Pastores belgas, briard e beauceron
A Bélgica deu-nos quatro parentes próximos: o malinois, o tervueren, o groenendael e o laekenois. O malinois tornou-se o cão de trabalho de eleição para funções exigentes de proteção e de deteção, graças à velocidade e a uma ética de trabalho impressionante. De França chegam o briard, de pastoreio, a que por vezes chamam "um coração embrulhado em pelo", e o robusto beauceron, ambos capazes e dedicados.
Traços que definem as raças pastoras
Em todos estes tipos de cães de pastoreio aparecem, vezes sem conta, as mesmas qualidades. Percebê-las ajuda-te a decidir se uma raça de pastoreio encaixa mesmo na tua vida.
| Traço | Como se manifesta | O que significa para ti |
|---|---|---|
| Muita inteligência | Aprende ordens numa mão-cheia de repetições | Treinar é um prazer, mas o cão também apanha maus hábitos à mesma velocidade |
| Forte impulso de trabalho | Anda sempre à procura de uma tarefa | Precisa de saídas físicas e mentais diárias, não só de um passeio |
| Limiar de estímulo baixo | Acende-se ao mais pequeno som ou movimento | Pode fixar-se em carros, bicicletas ou crianças a correr |
| Sensibilidade | Lê ao pormenor o teu estado de espírito e o teu tom | Responde lindamente a um manejo suave e coerente |
| Resistência | Feito para trabalhar o dia inteiro | Um corpo cansado e uma cabeça ocupada são a chave de um lar tranquilo |
Os cães pastores dão bons animais de família?
Podem dar, e dos bons, mas de olhos bem abertos. Uma raça de pastoreio num lar que lhe dá exercício, treino e um sentido de propósito é um companheiro leal, brilhante e carinhoso. O mesmo cão deixado sozinho num quintal sem nada para fazer torna-se, muitas vezes, ansioso, destrutivo ou obsessivo. Um quintal, por si só, não chega: estas raças foram feitas para corridas longas, jogos desafiantes e resolução de problemas.

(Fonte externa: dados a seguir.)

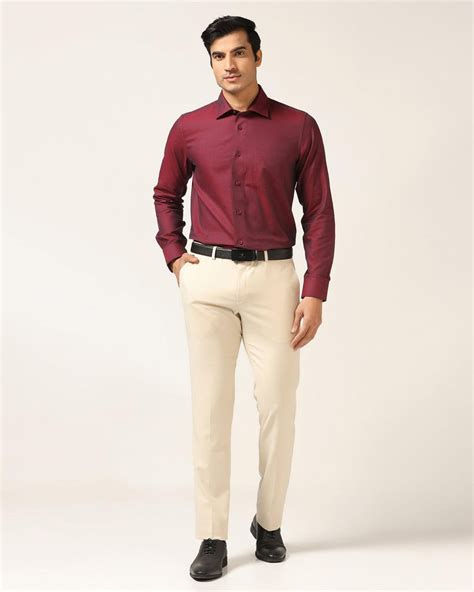 Formal Red Textured Shirt - Brat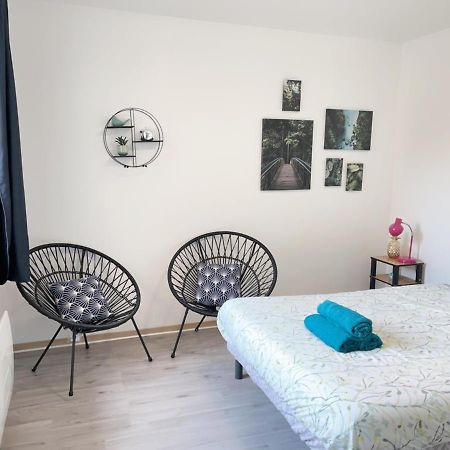 Jolie appartement 2 chambres 65m2 au centre ville Fontenay-le-Comte Extérieur photo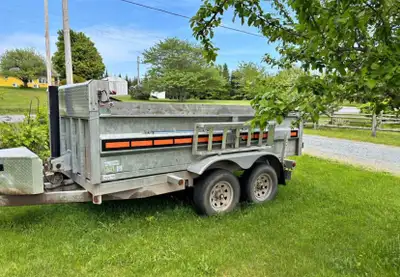 6x12 galvanized works well manufactured in 2019 brand Shaw two axles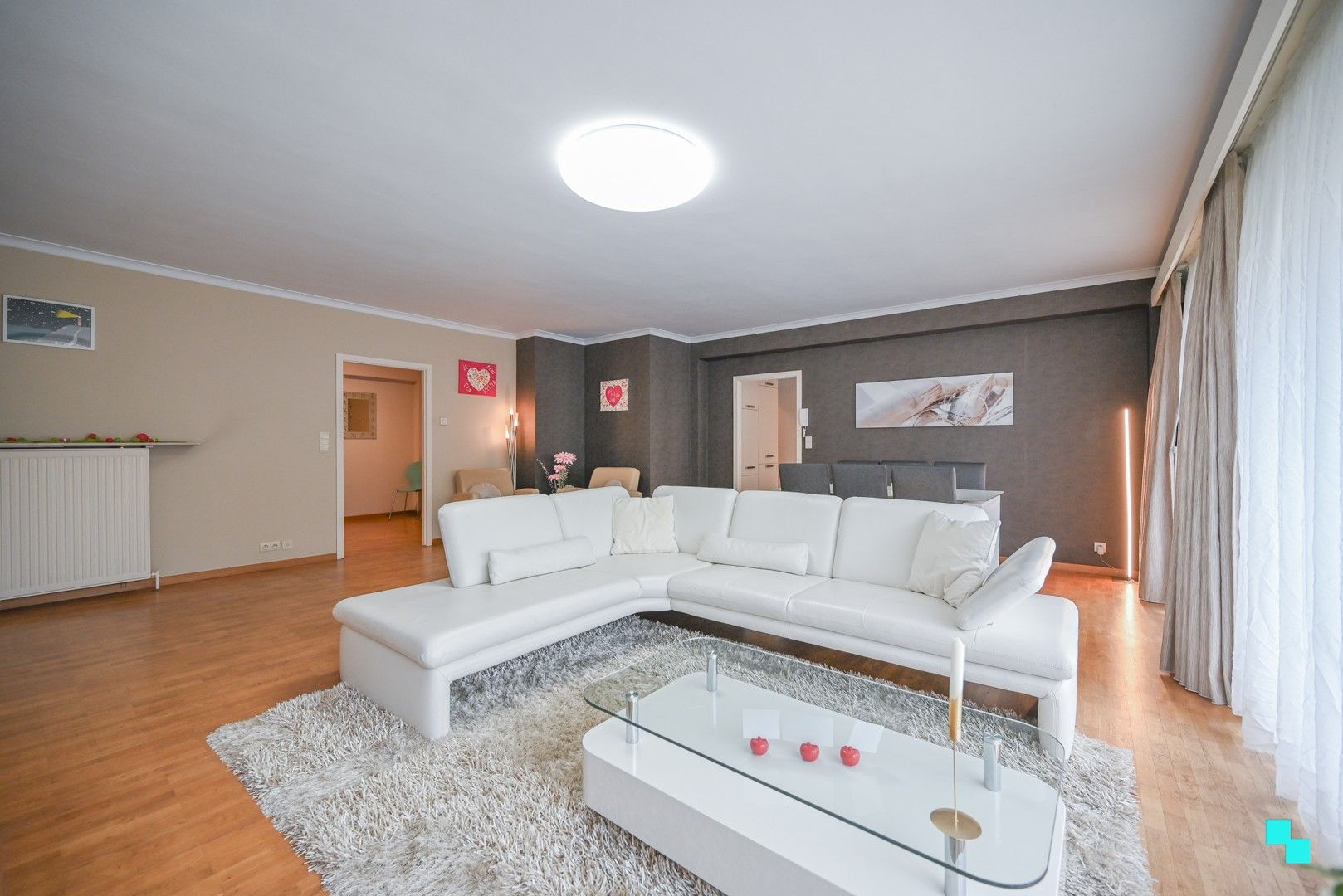 Ruim en praktisch appartement in residentiële laan in Kortrijk! foto 7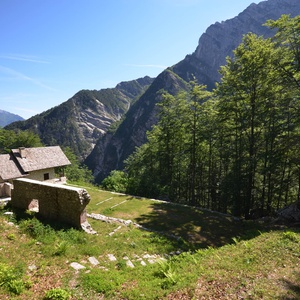 Foto 2 di Das Bergwerk von Resartico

Há uma coisa que apanha muitos donos de primeira viagem de surpresa: o instinto não se desliga só porque não há rebanho à vista. Entregues a si próprios, estes cães podem rodear as crianças a correr ou dar uma dentadinha no calcanhar durante a brincadeira. Não é agressividade, é o trabalho à procura de uma saída, mas quer dizer que a socialização precoce e a orientação clara contam muito, sobretudo perto de crianças pequenas e de outros animais.
Como canalizar o instinto de pastoreio
Não precisas de um rebanho de ovelhas para deixar um cão de pastoreio feliz. A ideia é só dar a esse cérebro recolhedor e resolutivo um trabalho que ele tenha autorização para fazer.
- As provas de pastoreio e os testes de instinto deixam as raças aptas trabalhar ovelhas, vacas ou patos sob a direção de um condutor, o mais perto que há do trabalho a sério.
- O Treibball, a que também chamam "pastoreio urbano", é um excelente substituto quando não tens gado: o cão empurra grandes bolas de exercício até uma baliza ao teu comando. Começas por ensinar um simples toque de focinho na bola e vais crescendo a partir daí, sempre com reforço positivo.
- O agility premeia a velocidade, o foco e a ligação ao condutor que estas raças já têm a rodos.
- A obediência, o rally e o trabalho de faro dão que fazer à cabeça nos dias de chuva e cansam até o cão mais elétrico.
A melhor coisa que podes fazer por uma raça de pastoreio é dar-lhe uma saída estruturada, com outros cães e um instrutor com experiência. No Canlyo encontras e reservas uma aula de pastoreio, um teste de instinto ou um desporto canino perto de ti, e transformas todo esse impulso em algo de que os dois gostem.
Do olhar hipnótico de um border collie ao andar decidido de um corgi, as raças de cães de pastoreio partilham o mesmo fio condutor: nasceram para trabalhar em parceria com as pessoas. Aceita e orienta esse propósito, em vez de o combater, e ganhas um dos companheiros mais capazes e dedicados do mundo canino.